Records from a dataset

+ + + + + + +

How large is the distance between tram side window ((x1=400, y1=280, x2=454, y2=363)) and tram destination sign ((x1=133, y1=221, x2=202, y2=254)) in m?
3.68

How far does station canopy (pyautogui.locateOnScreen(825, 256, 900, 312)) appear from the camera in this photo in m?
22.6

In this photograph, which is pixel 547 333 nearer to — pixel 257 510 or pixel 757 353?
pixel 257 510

+ + + + + + +

Work to do »
Output all of the records above, answers included, without changing a single character.

Answer to the task »
How large is the distance between tram side window ((x1=400, y1=280, x2=454, y2=363)) and tram destination sign ((x1=133, y1=221, x2=202, y2=254)) in m?
3.68

How far does station canopy (pyautogui.locateOnScreen(825, 256, 900, 312)) appear from the camera in this photo in m?
22.6

In this photograph, which is pixel 547 333 nearer to — pixel 257 510 or pixel 757 353?
pixel 257 510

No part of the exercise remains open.